Prompt: From the line that contains "The species by exclosure interaction is" through the line that contains "Researchers trained mice", output every line of the listing below exactly and leave out all the rest.

Information shown:

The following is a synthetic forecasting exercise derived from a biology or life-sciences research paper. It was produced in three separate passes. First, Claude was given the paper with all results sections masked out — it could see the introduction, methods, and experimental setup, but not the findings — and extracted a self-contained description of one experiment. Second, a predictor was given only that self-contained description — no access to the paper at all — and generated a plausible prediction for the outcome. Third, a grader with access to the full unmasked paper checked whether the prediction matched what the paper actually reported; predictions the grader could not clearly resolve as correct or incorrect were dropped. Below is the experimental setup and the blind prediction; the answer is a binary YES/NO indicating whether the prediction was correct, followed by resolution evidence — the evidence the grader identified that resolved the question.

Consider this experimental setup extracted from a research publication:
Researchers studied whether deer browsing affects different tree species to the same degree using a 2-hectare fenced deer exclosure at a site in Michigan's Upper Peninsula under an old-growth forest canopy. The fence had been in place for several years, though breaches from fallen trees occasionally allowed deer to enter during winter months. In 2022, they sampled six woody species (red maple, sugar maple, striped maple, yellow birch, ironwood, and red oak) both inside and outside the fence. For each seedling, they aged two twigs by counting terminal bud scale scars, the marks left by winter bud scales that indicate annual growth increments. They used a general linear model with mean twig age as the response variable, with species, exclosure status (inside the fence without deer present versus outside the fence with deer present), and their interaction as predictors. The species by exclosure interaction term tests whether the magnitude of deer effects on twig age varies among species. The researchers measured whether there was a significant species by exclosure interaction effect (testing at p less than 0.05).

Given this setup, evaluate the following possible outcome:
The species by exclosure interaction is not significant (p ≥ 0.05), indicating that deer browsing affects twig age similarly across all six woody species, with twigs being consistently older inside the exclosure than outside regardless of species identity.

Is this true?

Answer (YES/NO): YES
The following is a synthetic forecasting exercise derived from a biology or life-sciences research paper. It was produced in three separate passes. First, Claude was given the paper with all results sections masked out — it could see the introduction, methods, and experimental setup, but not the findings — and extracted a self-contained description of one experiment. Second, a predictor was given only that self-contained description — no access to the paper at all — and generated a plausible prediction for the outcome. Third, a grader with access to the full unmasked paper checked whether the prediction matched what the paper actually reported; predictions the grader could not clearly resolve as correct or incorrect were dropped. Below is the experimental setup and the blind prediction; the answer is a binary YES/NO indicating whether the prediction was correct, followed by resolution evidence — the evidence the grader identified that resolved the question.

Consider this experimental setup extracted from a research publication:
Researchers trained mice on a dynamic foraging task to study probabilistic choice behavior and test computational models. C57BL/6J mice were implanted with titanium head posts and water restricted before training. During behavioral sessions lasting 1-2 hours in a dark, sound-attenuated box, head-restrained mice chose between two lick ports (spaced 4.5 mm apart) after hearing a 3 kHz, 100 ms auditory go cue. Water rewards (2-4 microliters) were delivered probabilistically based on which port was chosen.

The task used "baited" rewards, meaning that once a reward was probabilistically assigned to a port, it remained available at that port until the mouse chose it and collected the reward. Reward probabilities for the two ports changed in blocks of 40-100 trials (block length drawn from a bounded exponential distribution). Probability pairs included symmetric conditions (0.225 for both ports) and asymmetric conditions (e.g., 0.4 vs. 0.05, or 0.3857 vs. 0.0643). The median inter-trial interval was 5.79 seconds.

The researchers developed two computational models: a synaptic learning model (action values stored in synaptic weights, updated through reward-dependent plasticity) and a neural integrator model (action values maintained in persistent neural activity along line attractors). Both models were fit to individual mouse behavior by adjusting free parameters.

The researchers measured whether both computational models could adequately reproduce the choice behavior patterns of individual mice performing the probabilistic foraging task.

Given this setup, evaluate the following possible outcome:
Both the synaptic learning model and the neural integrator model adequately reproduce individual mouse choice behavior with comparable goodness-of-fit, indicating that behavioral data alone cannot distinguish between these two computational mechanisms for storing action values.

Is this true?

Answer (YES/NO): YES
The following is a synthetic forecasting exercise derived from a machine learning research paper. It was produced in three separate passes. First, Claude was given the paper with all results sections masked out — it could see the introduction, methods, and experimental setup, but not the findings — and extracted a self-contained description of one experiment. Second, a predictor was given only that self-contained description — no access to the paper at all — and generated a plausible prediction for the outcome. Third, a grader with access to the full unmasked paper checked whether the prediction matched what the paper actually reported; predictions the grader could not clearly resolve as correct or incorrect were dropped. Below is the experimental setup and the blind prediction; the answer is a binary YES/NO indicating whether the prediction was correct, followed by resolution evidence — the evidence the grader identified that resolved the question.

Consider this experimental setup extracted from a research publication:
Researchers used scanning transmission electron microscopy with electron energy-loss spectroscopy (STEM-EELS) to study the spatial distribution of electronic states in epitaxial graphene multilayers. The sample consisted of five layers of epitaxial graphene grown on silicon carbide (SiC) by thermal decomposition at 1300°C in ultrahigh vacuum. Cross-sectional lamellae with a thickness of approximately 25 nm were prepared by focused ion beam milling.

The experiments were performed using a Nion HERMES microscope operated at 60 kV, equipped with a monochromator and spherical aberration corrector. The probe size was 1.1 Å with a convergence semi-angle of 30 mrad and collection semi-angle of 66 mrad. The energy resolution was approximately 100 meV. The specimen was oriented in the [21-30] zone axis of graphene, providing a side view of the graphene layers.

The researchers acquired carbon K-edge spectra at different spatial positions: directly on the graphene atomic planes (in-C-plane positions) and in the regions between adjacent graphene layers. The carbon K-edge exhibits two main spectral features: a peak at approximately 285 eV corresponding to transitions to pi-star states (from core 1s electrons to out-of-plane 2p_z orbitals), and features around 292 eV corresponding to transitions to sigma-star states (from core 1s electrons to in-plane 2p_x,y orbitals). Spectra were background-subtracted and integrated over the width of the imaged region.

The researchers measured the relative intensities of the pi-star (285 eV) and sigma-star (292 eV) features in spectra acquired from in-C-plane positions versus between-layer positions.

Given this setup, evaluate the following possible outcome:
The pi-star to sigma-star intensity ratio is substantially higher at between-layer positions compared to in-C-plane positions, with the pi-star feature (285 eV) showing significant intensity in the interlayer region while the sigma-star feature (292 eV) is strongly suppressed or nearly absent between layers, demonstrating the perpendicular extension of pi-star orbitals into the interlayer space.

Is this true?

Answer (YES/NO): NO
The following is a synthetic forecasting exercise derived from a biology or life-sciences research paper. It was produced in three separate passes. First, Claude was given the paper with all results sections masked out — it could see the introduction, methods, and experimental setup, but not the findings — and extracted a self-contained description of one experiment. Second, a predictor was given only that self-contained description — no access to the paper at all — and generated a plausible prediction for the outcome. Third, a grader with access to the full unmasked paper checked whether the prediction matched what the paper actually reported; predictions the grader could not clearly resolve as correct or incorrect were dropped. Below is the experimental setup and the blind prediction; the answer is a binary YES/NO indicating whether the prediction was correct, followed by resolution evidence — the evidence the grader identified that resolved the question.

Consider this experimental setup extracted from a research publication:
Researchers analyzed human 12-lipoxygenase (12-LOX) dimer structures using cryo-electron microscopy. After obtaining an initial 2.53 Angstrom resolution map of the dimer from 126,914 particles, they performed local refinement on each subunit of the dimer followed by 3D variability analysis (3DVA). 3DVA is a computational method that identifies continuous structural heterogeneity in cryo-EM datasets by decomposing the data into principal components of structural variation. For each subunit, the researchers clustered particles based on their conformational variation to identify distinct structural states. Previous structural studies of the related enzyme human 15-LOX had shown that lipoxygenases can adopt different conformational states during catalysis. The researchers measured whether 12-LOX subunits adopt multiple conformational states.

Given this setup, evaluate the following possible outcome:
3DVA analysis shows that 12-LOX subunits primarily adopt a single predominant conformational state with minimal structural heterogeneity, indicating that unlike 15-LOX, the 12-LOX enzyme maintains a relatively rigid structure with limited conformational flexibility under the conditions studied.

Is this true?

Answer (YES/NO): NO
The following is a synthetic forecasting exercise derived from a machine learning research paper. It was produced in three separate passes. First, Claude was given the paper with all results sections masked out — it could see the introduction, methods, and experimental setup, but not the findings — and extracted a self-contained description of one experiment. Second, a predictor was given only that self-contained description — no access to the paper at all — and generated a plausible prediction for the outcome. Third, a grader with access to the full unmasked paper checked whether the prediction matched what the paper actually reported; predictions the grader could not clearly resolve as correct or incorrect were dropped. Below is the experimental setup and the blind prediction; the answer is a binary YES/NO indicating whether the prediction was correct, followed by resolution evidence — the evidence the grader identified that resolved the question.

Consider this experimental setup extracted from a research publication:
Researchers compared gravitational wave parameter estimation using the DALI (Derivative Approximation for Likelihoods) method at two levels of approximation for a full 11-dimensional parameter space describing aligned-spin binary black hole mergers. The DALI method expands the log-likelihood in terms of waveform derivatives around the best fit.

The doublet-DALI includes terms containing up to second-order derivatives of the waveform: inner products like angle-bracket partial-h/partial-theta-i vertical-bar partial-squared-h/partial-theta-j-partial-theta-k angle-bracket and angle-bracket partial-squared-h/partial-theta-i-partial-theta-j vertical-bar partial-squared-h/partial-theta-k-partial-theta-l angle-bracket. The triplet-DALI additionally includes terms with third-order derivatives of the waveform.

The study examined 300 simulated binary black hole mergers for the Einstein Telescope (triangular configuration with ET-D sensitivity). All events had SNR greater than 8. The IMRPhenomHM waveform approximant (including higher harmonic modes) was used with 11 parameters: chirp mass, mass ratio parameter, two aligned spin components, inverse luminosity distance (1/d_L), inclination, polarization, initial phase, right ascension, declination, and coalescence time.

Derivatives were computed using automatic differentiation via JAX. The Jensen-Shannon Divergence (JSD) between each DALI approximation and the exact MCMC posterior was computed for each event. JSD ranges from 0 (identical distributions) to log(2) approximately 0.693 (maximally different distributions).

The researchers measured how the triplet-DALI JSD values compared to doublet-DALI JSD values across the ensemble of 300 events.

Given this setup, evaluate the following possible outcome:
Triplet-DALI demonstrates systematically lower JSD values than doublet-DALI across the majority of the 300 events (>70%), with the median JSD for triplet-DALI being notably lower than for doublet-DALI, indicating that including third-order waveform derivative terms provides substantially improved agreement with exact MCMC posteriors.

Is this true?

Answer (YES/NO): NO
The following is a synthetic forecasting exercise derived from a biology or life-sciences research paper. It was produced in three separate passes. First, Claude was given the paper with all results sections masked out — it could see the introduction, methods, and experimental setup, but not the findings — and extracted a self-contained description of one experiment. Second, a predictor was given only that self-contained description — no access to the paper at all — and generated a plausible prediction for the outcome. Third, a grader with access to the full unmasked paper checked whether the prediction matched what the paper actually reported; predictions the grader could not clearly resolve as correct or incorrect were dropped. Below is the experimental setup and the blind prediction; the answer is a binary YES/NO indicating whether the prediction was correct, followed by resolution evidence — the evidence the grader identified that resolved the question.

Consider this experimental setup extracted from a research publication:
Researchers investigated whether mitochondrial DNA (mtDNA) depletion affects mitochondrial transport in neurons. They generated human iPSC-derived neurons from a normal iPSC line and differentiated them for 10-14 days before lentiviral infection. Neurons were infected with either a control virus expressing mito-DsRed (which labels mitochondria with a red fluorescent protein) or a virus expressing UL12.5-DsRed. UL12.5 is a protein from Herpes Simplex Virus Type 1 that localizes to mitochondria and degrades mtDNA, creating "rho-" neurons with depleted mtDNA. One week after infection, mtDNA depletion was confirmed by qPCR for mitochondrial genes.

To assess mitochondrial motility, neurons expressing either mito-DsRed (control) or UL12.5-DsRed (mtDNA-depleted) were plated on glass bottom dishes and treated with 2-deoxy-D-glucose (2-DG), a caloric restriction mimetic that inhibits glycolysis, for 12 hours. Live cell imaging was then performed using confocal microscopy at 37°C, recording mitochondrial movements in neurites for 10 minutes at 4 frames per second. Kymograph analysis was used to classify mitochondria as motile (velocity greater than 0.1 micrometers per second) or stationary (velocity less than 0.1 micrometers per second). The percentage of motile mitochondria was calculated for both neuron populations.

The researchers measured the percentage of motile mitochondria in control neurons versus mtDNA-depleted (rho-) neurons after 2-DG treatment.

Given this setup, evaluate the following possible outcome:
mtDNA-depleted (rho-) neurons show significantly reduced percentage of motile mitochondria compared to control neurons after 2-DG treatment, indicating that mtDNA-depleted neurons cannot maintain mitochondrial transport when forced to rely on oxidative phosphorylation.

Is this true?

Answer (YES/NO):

Answer box:
The species by exclosure interaction is not significant (p ≥ 0.05), indicating that deer browsing affects twig age similarly across all six woody species, with twigs being consistently older inside the exclosure than outside regardless of species identity.

Is this true?

Answer (YES/NO): YES
The following is a synthetic forecasting exercise derived from a biology or life-sciences research paper. It was produced in three separate passes. First, Claude was given the paper with all results sections masked out — it could see the introduction, methods, and experimental setup, but not the findings — and extracted a self-contained description of one experiment. Second, a predictor was given only that self-contained description — no access to the paper at all — and generated a plausible prediction for the outcome. Third, a grader with access to the full unmasked paper checked whether the prediction matched what the paper actually reported; predictions the grader could not clearly resolve as correct or incorrect were dropped. Below is the experimental setup and the blind prediction; the answer is a binary YES/NO indicating whether the prediction was correct, followed by resolution evidence — the evidence the grader identified that resolved the question.

Consider this experimental setup extracted from a research publication:
Researchers trained mice on a dynamic foraging task to study probabilistic choice behavior and test computational models. C57BL/6J mice were implanted with titanium head posts and water restricted before training. During behavioral sessions lasting 1-2 hours in a dark, sound-attenuated box, head-restrained mice chose between two lick ports (spaced 4.5 mm apart) after hearing a 3 kHz, 100 ms auditory go cue. Water rewards (2-4 microliters) were delivered probabilistically based on which port was chosen.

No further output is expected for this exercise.